Significance. If the attack remains practical and covert, the result identifies a fundamental limitation of alignment-only defenses in relay-mediated agent systems and motivates end-to-end integrity mechanisms. The multi-model, multi-benchmark empirical evaluation and real-world case studies provide concrete evidence of the vulnerability, while the defense proposal and explicit comparison to baselines strengthen the contribution. The attack construction avoids fitted parameters or circular derivations, relying instead on direct instantiation.
major comments (2)
- [§4.3] §4.3 (Stealth restoration and overhead): The RTA description requires the relay to issue additional LLM queries under the user's BYOK credentials to restore stealth after tampering.

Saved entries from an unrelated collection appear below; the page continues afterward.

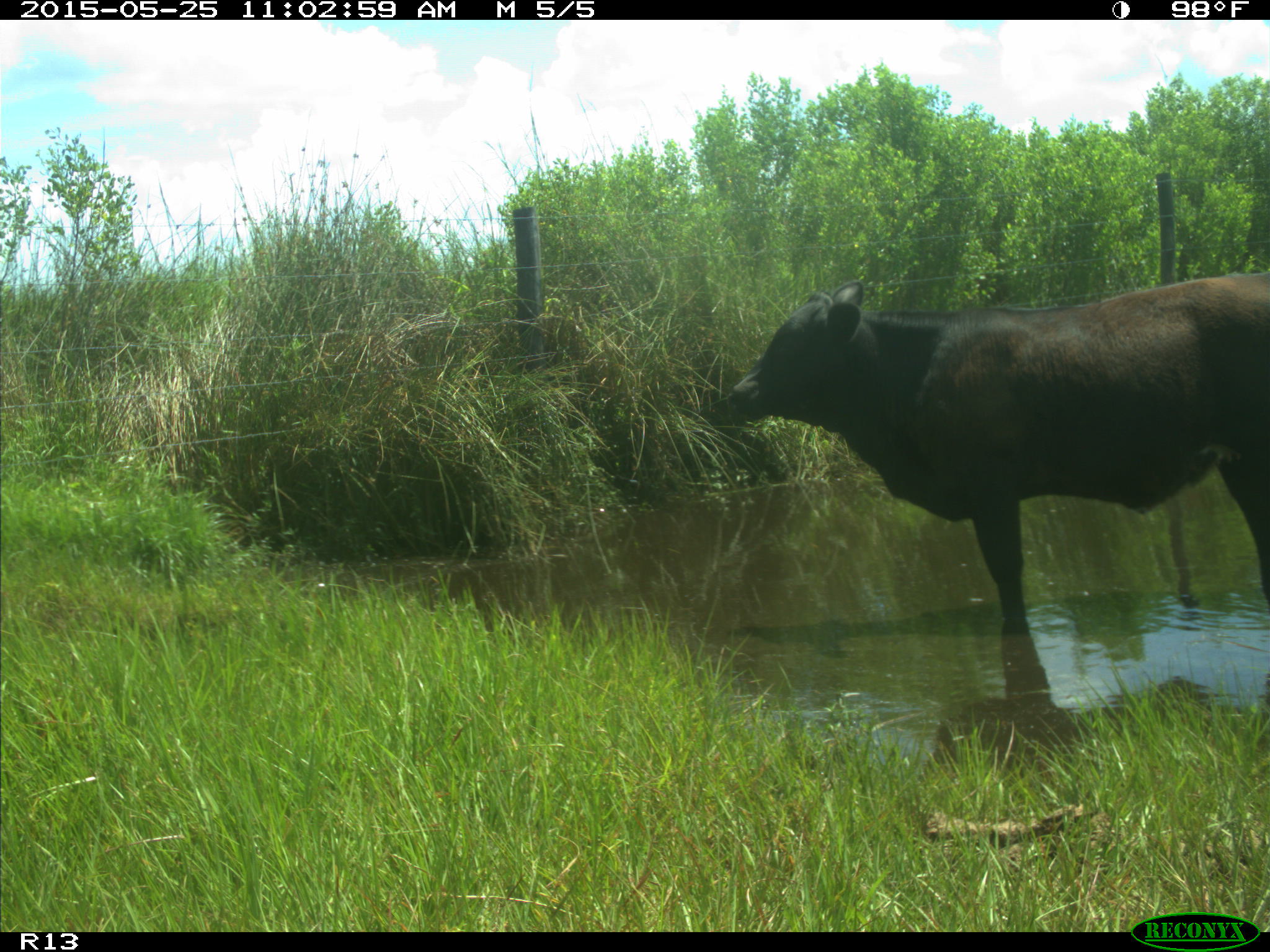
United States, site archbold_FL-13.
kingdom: Animalia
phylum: Chordata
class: Mammalia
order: Artiodactyla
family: Bovidae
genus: Bos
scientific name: Bos taurus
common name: domestic cow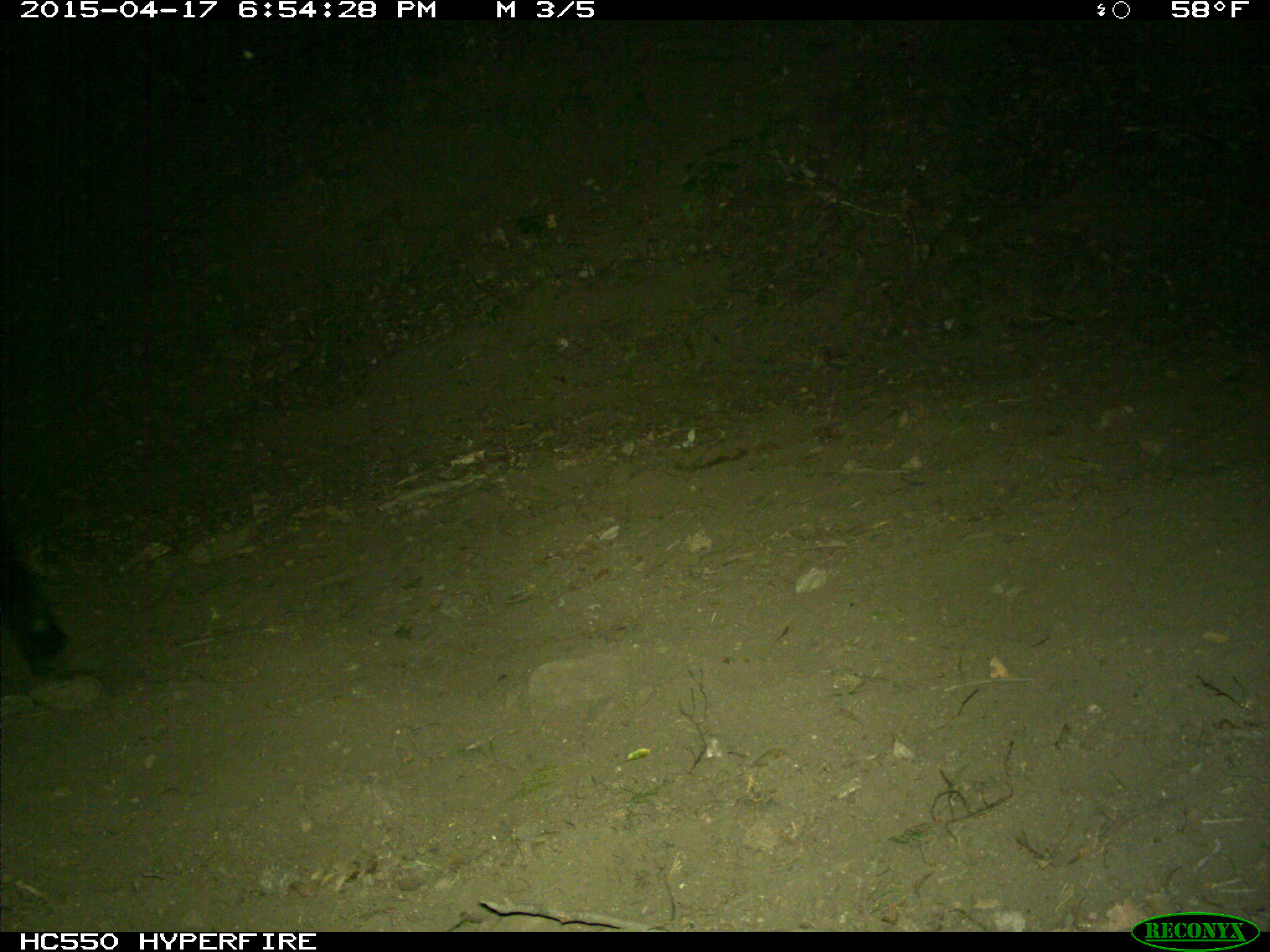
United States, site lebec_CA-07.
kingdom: Animalia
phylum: Chordata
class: Mammalia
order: Artiodactyla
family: Bovidae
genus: Bos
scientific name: Bos taurus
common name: domestic cow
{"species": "Bos taurus (domestic cow)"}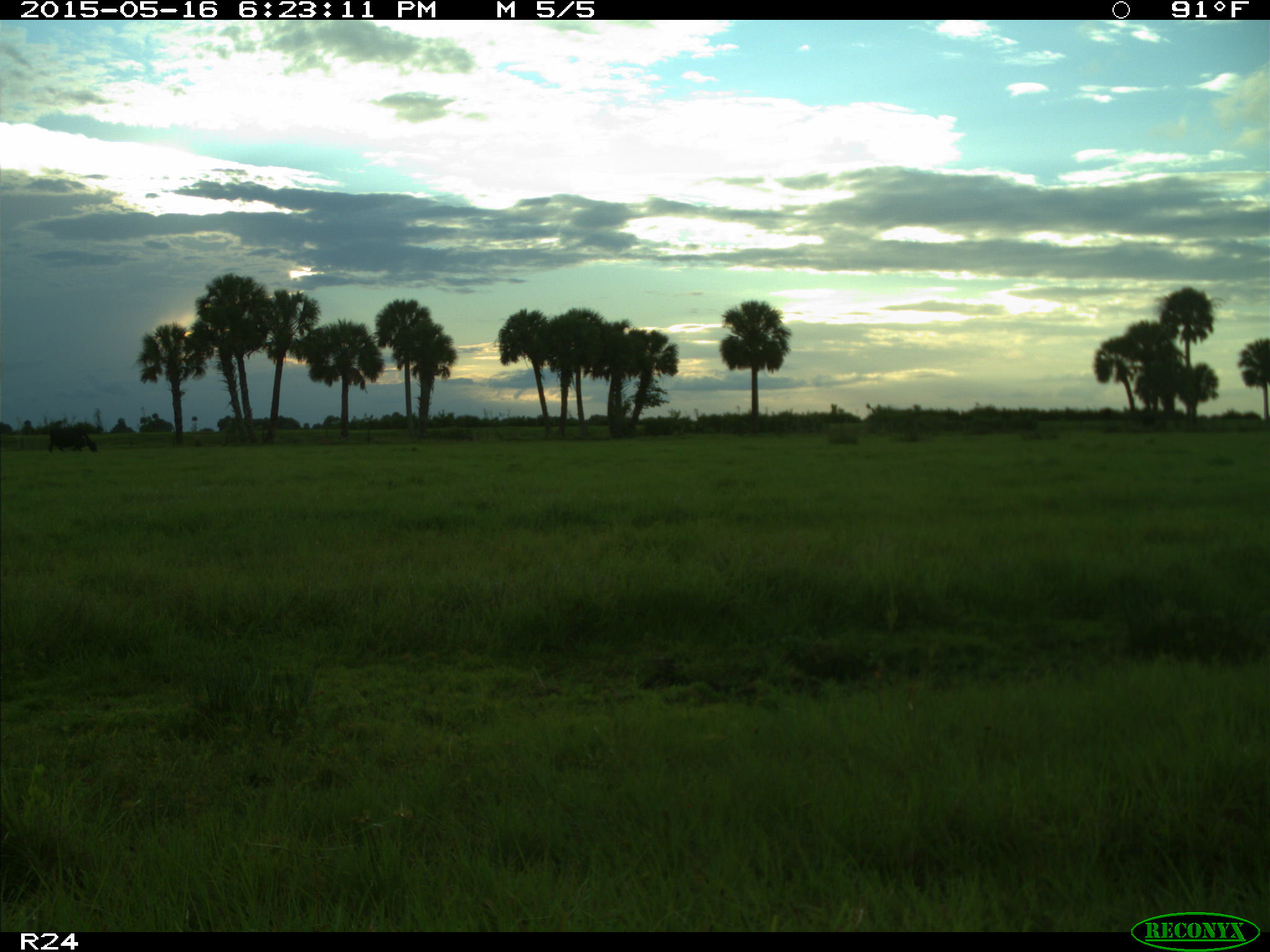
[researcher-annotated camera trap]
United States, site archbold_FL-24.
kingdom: Animalia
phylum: Chordata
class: Mammalia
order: Artiodactyla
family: Bovidae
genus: Bos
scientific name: Bos taurus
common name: domestic cow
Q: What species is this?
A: Bos taurus (domestic cow).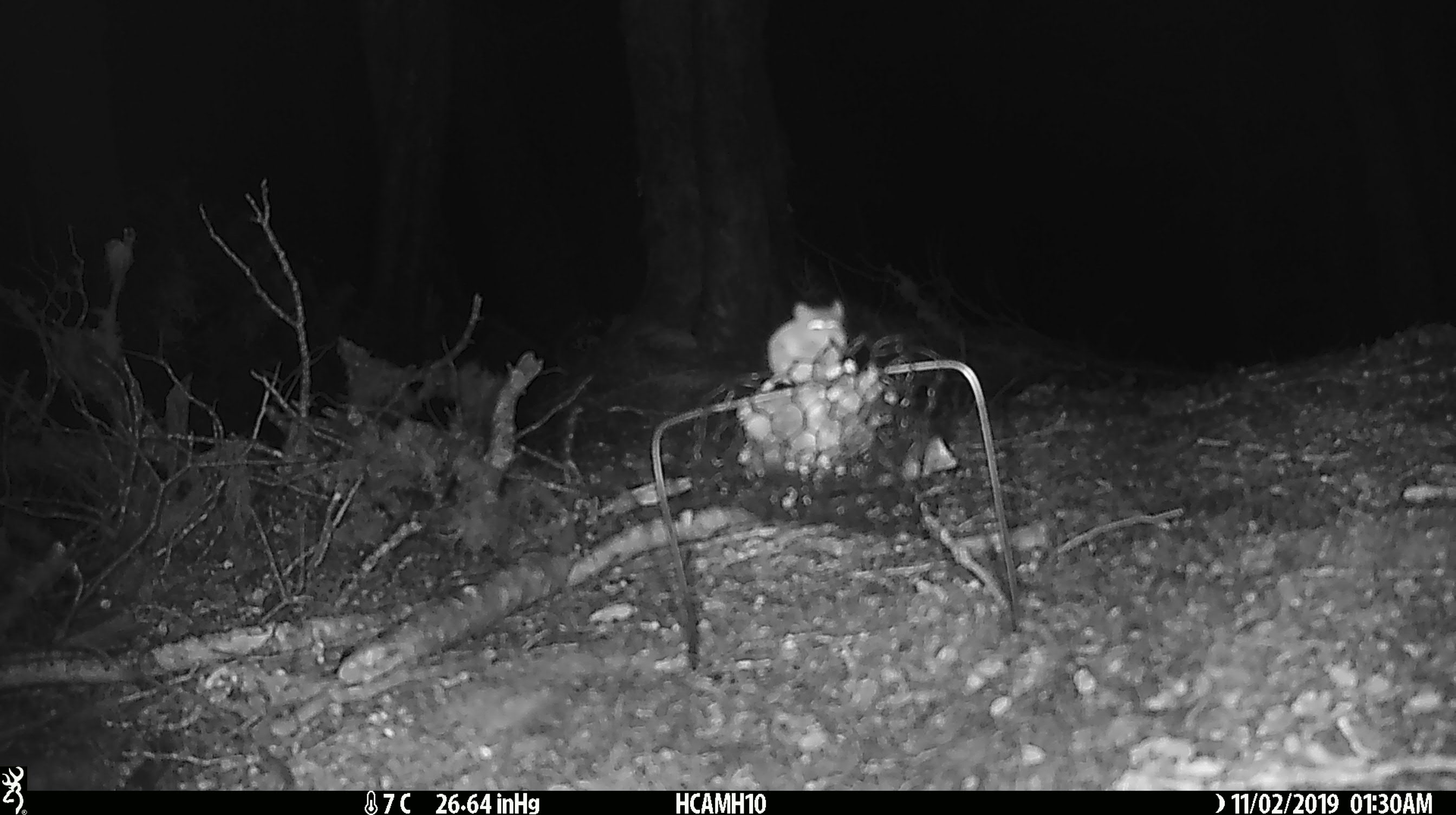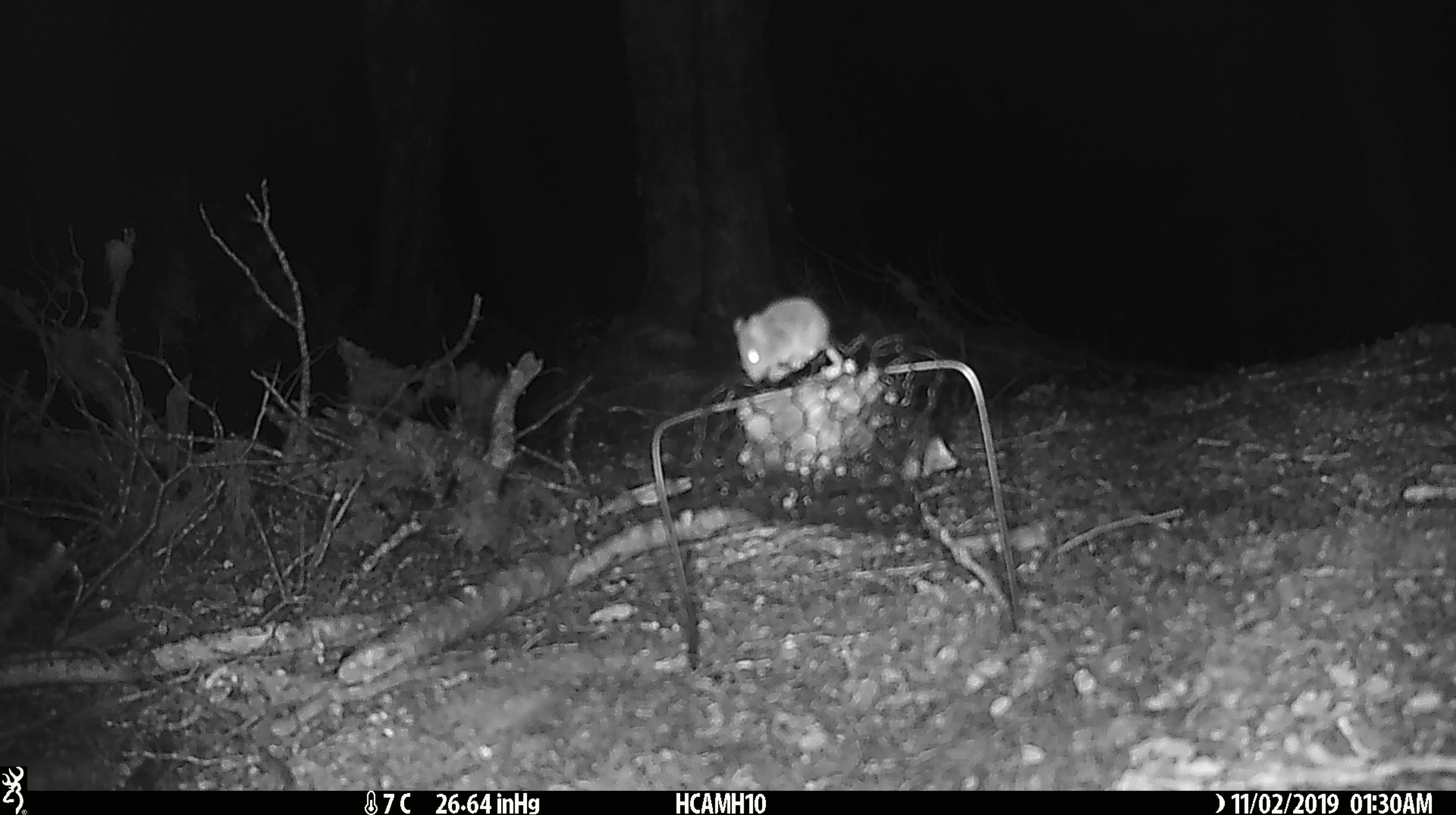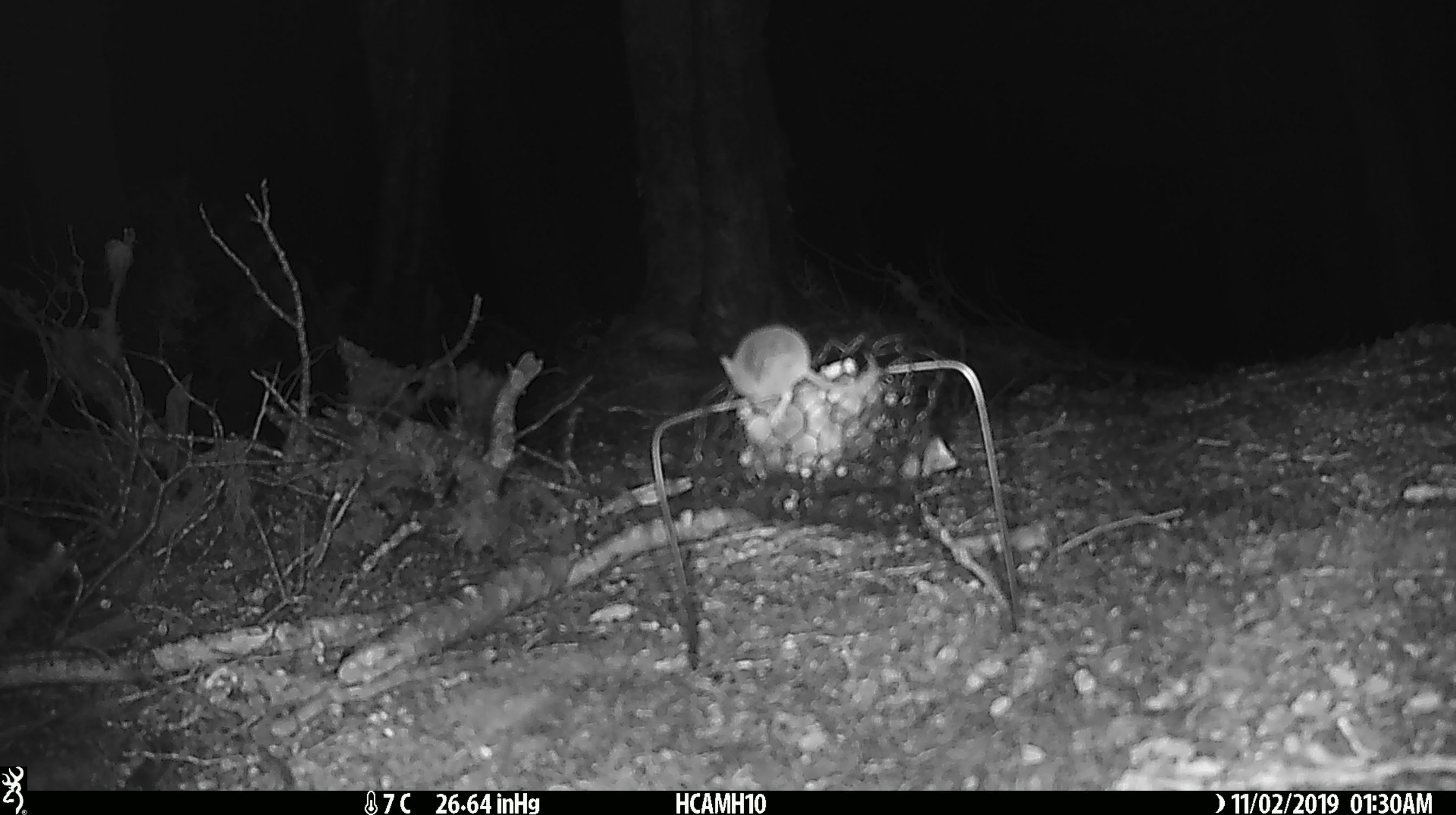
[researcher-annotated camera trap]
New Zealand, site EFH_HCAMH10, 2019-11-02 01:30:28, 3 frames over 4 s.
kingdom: Animalia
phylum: Chordata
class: Mammalia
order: Rodentia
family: Muridae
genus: Mus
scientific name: Mus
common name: mouse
Mouse (Mus).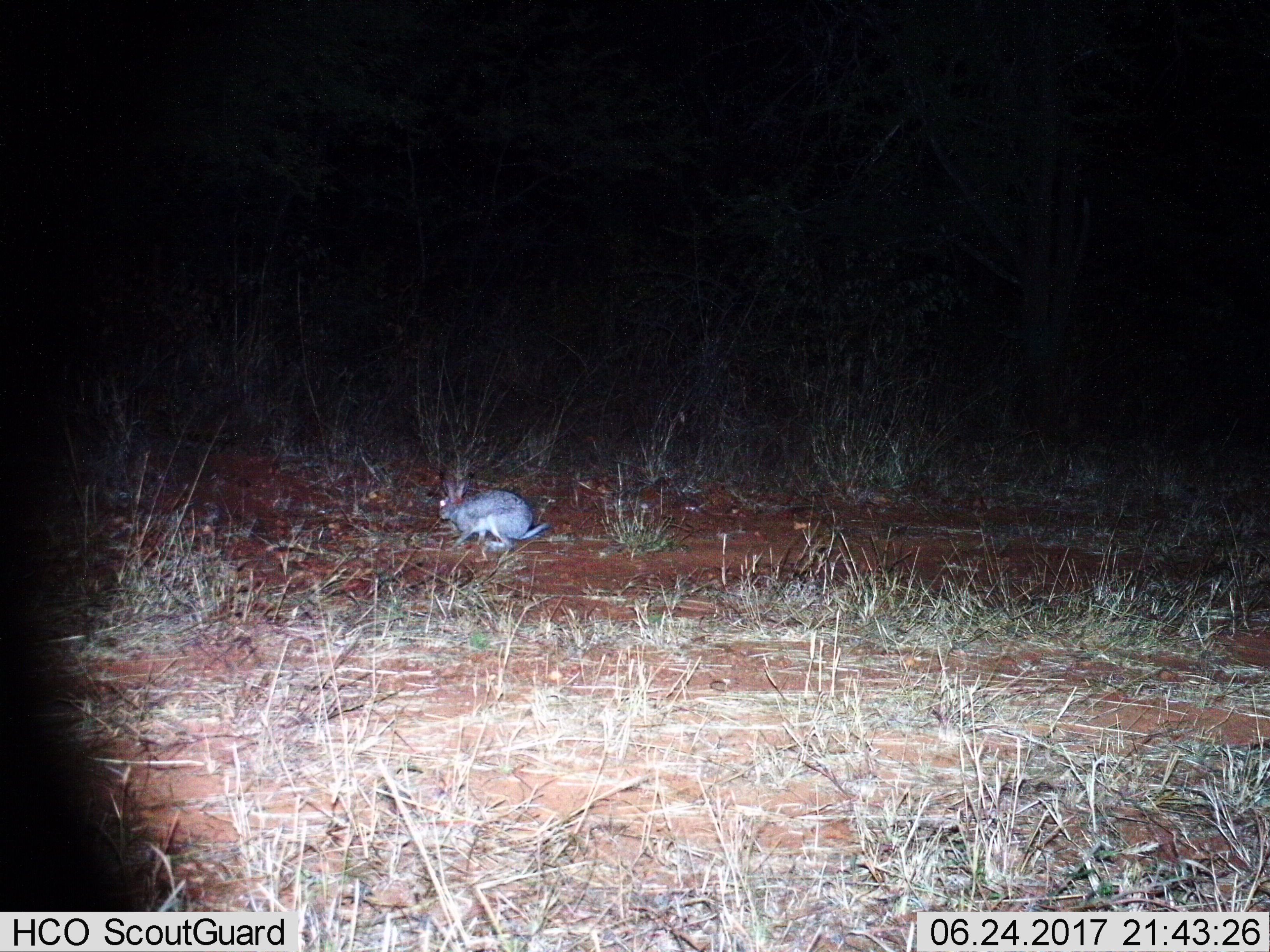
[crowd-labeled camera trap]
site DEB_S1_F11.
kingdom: Animalia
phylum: Chordata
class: Mammalia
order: Lagomorpha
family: Leporidae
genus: Lepus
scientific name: Lepus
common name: hare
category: hareunknown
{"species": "hareunknown (hare) (Lepus)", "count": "1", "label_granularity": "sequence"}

The reported 'modest overhead' does not include separate accounting of these extra API calls, token consumption, or any analysis of detectability via billing records, usage logs, or provider-side anomaly detection, which directly affects whether the attack can remain covert in practice.
- [§5.2] §5.2 (Defense evaluation): The claim that none of the four evaluated defenses fully prevent RTA is load-bearing for the paper's security conclusion, yet the time-based detection defense lacks quantitative false-positive rates, utility impact under benign workloads, and comparison against adaptive adversaries who might adjust tampering timing.
minor comments (3)
- [§1] The introduction defines BYOK only after first use; move the definition to the opening paragraph for clarity.
- [Table 2] Table 2 (attack success rates): the column headers for the six LLMs are abbreviated without an explicit legend in the table caption, requiring readers to cross-reference the text.
- [§2] The related-work section cites prompt-injection papers but omits recent work on response tampering or integrity in agent frameworks; adding 2-3 targeted references would improve context.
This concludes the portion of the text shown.